■ **Exercise directions**
Below is a block of records: output all of them exactly and leave out the pictures.

■ **Data supplied**

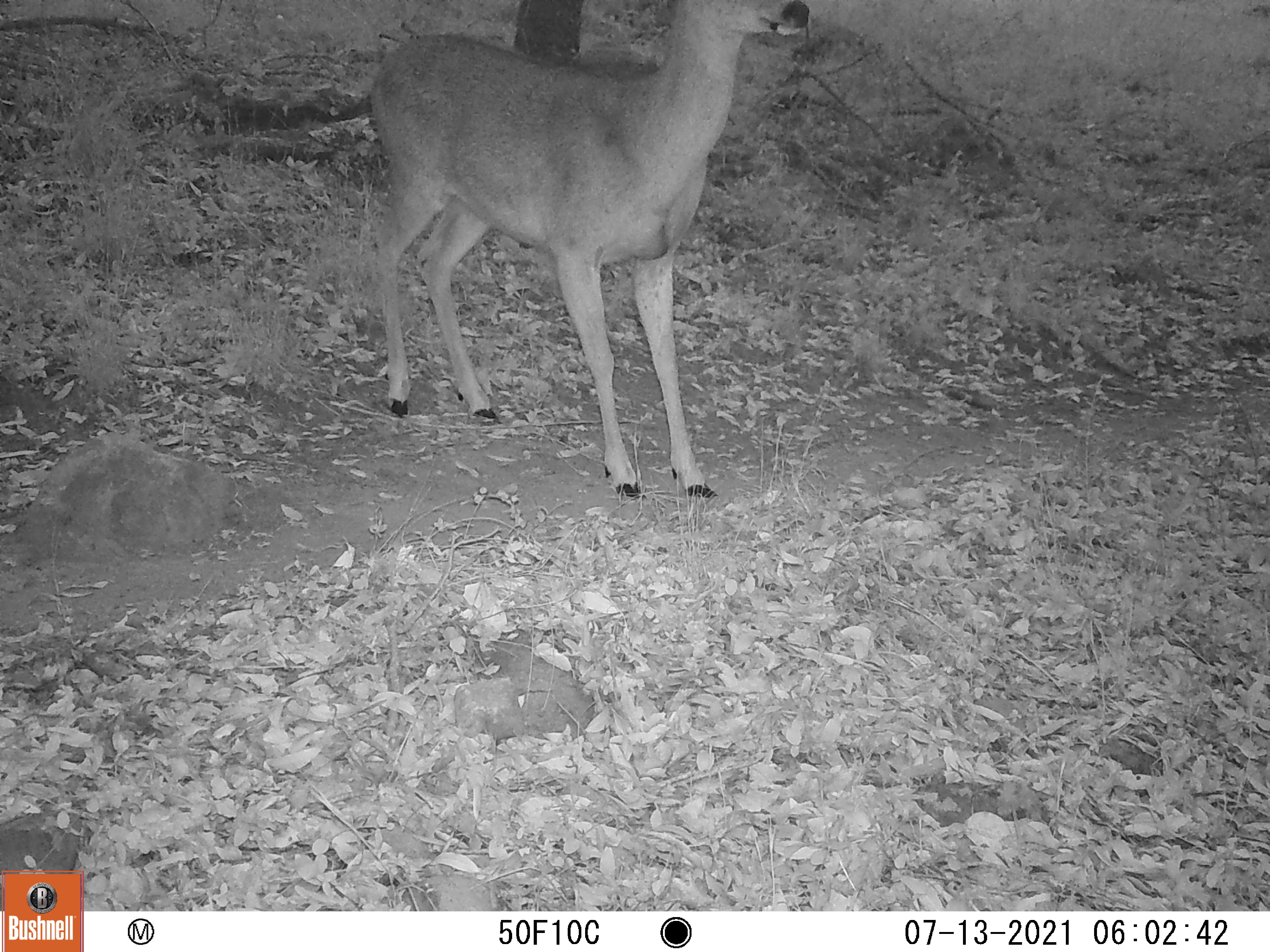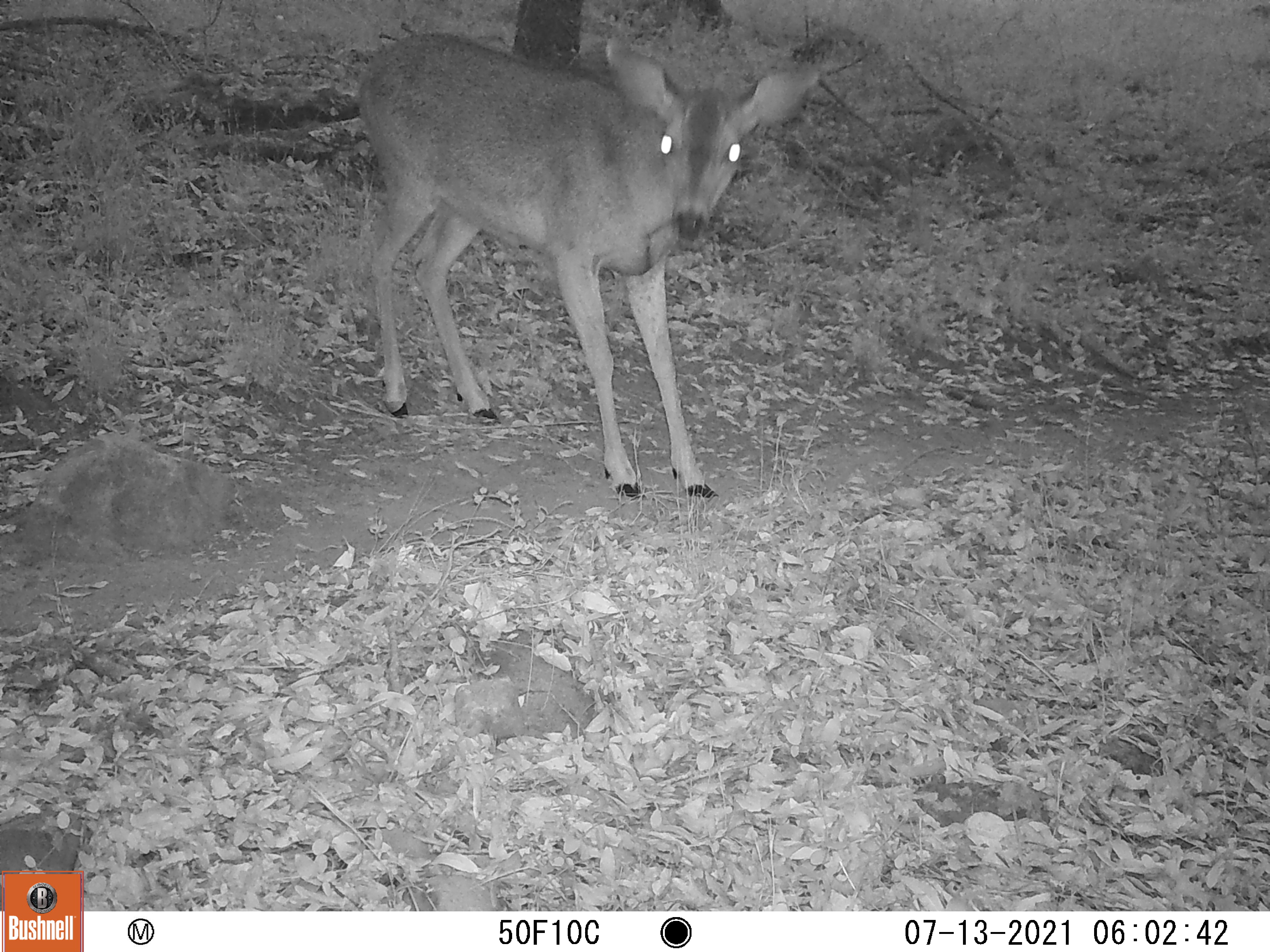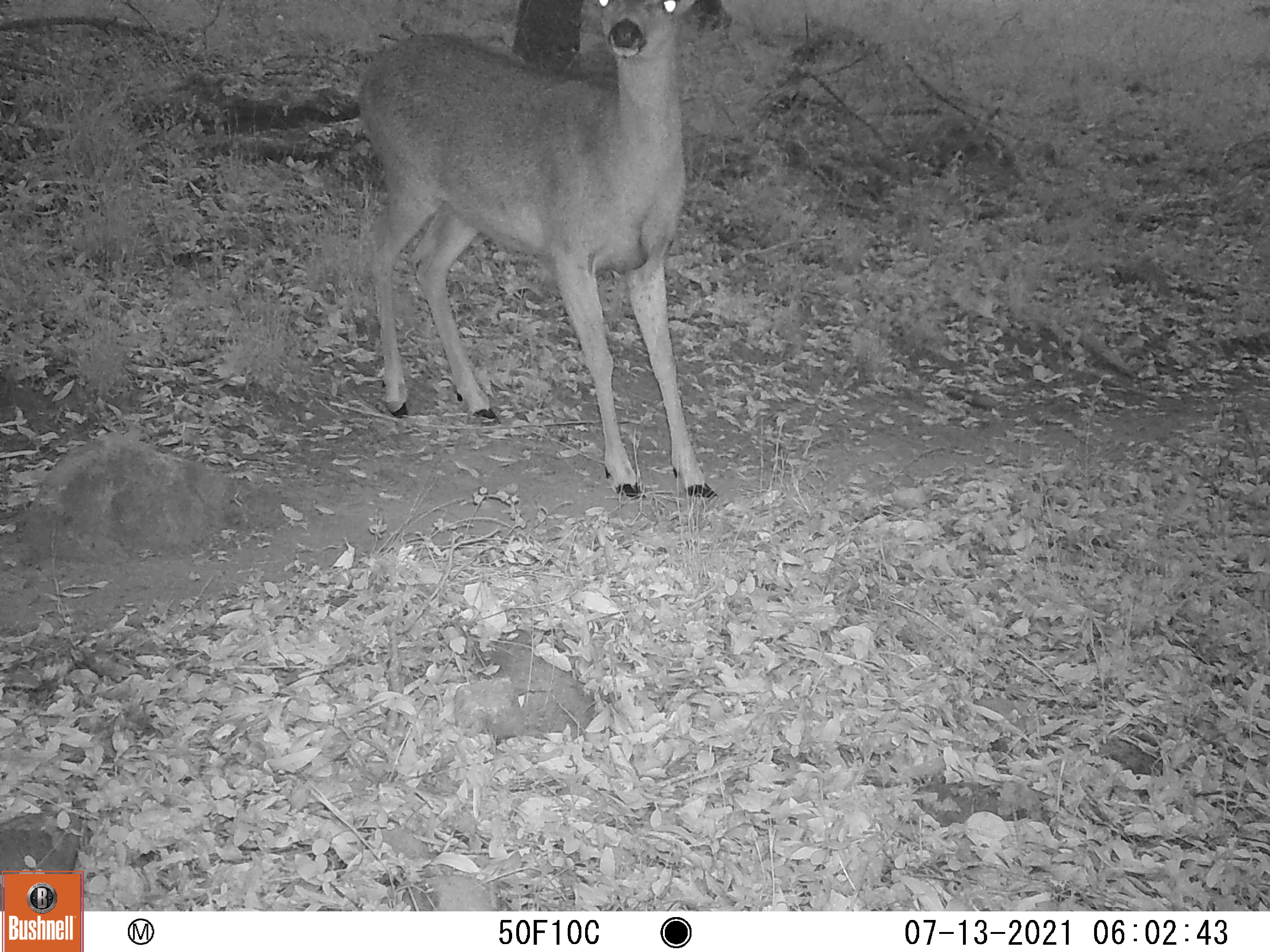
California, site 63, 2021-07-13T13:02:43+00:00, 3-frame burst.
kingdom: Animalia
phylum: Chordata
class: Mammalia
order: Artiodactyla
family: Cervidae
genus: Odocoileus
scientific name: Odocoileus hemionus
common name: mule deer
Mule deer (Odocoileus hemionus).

■ **Reply**
California, site 63, 2021-07-13T13:02:43+00:00, 3-frame burst.
kingdom: Animalia
phylum: Chordata
class: Mammalia
order: Artiodactyla
family: Cervidae
genus: Odocoileus
scientific name: Odocoileus hemionus
common name: mule deer
Mule deer (Odocoileus hemionus).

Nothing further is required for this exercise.